-- Begin --

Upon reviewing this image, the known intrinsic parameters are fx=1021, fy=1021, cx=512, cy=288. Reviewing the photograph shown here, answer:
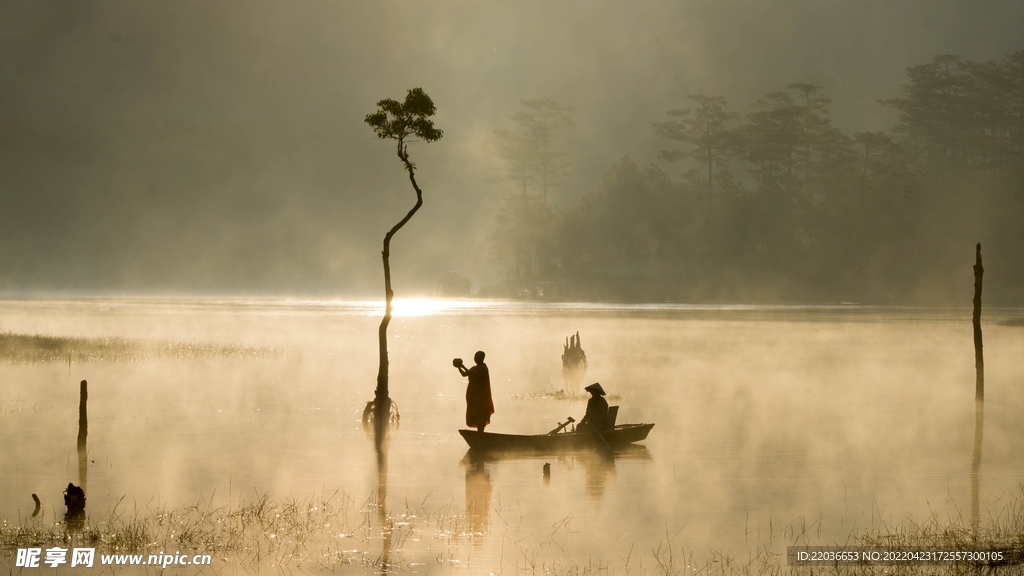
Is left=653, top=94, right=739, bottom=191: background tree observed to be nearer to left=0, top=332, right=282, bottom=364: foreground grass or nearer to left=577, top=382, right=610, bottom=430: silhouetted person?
left=0, top=332, right=282, bottom=364: foreground grass

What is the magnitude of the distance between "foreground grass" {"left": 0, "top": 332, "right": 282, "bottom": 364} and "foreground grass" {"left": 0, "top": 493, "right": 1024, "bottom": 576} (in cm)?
3440

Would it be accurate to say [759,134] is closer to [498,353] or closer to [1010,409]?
[498,353]

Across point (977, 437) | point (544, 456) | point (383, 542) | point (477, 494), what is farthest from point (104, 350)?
point (977, 437)

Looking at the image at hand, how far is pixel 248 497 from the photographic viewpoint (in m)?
19.3

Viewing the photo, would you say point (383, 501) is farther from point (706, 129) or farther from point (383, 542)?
point (706, 129)

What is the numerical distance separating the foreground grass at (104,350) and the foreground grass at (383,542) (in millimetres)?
34397

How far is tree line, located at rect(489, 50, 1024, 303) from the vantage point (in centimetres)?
11769

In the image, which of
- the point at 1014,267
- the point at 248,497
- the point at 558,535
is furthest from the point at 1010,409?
Result: the point at 1014,267

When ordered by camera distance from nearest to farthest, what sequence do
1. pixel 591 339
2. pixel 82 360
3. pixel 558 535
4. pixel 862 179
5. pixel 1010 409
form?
pixel 558 535
pixel 1010 409
pixel 82 360
pixel 591 339
pixel 862 179

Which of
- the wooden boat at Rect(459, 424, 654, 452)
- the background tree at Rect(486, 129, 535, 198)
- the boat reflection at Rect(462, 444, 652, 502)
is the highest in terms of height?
the background tree at Rect(486, 129, 535, 198)

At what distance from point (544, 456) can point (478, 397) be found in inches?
82.2

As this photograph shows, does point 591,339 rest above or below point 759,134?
below

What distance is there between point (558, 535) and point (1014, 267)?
10996 cm

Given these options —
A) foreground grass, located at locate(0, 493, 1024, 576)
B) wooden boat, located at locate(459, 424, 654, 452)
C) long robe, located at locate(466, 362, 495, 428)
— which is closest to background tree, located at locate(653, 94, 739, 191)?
wooden boat, located at locate(459, 424, 654, 452)
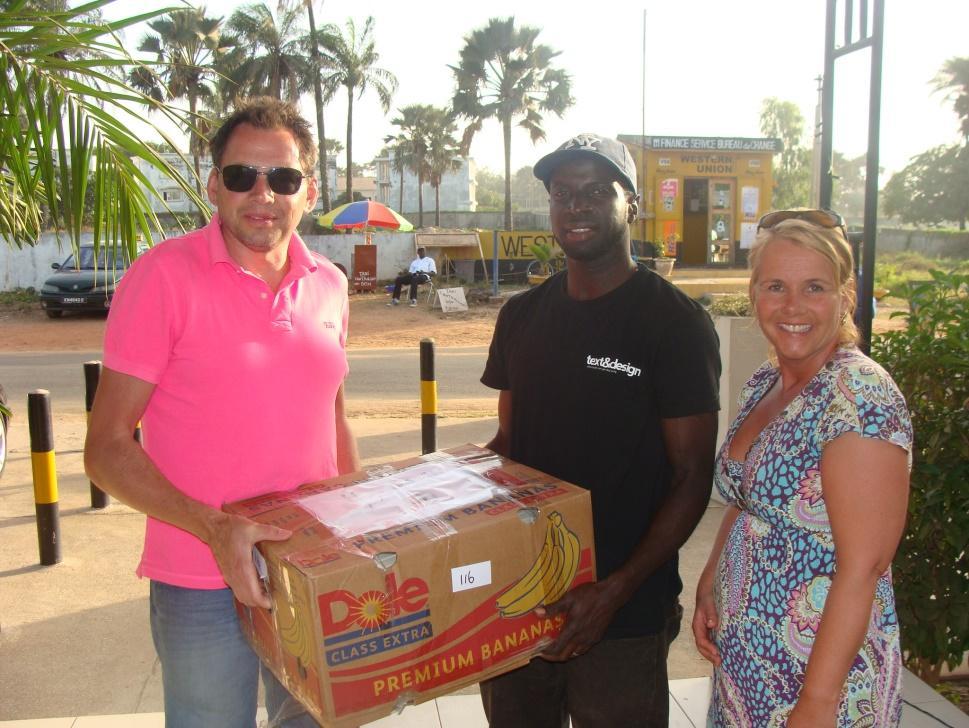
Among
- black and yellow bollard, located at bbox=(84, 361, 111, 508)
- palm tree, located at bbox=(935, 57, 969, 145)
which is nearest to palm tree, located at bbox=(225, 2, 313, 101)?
black and yellow bollard, located at bbox=(84, 361, 111, 508)

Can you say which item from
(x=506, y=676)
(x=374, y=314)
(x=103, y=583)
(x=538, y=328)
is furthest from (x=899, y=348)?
(x=374, y=314)

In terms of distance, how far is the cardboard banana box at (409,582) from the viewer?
1.65 m

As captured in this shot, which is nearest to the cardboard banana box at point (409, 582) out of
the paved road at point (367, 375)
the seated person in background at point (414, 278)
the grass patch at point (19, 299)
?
the paved road at point (367, 375)

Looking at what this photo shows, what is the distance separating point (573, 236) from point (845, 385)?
785mm

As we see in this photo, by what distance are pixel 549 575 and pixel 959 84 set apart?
217 feet

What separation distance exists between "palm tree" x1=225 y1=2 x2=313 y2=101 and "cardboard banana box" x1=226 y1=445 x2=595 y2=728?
36803mm

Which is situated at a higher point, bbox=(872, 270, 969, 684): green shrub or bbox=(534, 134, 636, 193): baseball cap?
bbox=(534, 134, 636, 193): baseball cap

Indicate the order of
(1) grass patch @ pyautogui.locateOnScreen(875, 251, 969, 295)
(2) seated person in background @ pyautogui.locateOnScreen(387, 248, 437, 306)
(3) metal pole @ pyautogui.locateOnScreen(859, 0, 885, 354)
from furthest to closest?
(1) grass patch @ pyautogui.locateOnScreen(875, 251, 969, 295) < (2) seated person in background @ pyautogui.locateOnScreen(387, 248, 437, 306) < (3) metal pole @ pyautogui.locateOnScreen(859, 0, 885, 354)

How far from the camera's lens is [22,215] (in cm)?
395

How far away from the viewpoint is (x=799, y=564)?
1.87 m

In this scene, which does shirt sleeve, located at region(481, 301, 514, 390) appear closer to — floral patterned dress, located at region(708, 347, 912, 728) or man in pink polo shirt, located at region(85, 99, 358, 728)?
man in pink polo shirt, located at region(85, 99, 358, 728)

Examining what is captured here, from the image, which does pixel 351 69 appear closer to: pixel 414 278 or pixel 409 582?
pixel 414 278

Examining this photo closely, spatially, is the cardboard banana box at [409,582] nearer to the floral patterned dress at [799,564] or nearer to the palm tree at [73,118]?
the floral patterned dress at [799,564]

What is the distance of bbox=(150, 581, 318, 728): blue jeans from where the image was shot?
206 cm
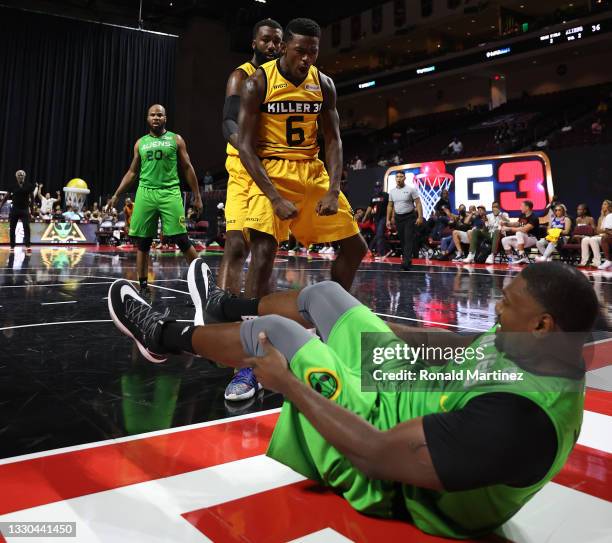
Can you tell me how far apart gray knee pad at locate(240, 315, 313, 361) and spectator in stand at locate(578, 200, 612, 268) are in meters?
8.81

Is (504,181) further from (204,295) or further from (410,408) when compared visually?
(410,408)

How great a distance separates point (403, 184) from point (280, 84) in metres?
6.12

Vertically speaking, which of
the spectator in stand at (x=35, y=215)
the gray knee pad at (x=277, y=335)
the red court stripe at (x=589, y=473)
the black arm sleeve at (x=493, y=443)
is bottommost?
the red court stripe at (x=589, y=473)

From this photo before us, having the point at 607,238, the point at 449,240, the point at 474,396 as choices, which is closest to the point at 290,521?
the point at 474,396

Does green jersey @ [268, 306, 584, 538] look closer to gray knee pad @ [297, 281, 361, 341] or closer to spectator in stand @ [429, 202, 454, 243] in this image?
gray knee pad @ [297, 281, 361, 341]

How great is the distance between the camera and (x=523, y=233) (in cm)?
968

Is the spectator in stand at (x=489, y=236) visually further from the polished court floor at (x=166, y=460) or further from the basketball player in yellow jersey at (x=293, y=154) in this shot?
the basketball player in yellow jersey at (x=293, y=154)

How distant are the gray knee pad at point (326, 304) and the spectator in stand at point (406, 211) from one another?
22.1ft

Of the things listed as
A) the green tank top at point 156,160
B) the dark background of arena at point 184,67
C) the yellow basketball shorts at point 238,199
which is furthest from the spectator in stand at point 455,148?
the yellow basketball shorts at point 238,199

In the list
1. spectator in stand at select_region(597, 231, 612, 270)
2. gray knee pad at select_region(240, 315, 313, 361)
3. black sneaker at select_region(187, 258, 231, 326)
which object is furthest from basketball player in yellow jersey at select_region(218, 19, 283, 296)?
spectator in stand at select_region(597, 231, 612, 270)

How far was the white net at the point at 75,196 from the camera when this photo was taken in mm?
17534

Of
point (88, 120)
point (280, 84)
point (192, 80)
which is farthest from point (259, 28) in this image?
point (192, 80)

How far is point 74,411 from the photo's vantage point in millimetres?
1786

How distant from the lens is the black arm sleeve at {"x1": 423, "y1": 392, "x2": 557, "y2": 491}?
92 cm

-- End --

WORK TO BE COMPLETED → Present the lines of the listing from the one containing "How far is point" up to and including the last line as a numbered list, leaving out any blank lines.

PROBLEM SOLUTION →
1. How far is point 74,411 from the photo's vantage point in millimetres?
2. 1786
3. How distant from the lens is the black arm sleeve at {"x1": 423, "y1": 392, "x2": 557, "y2": 491}?
4. 92 cm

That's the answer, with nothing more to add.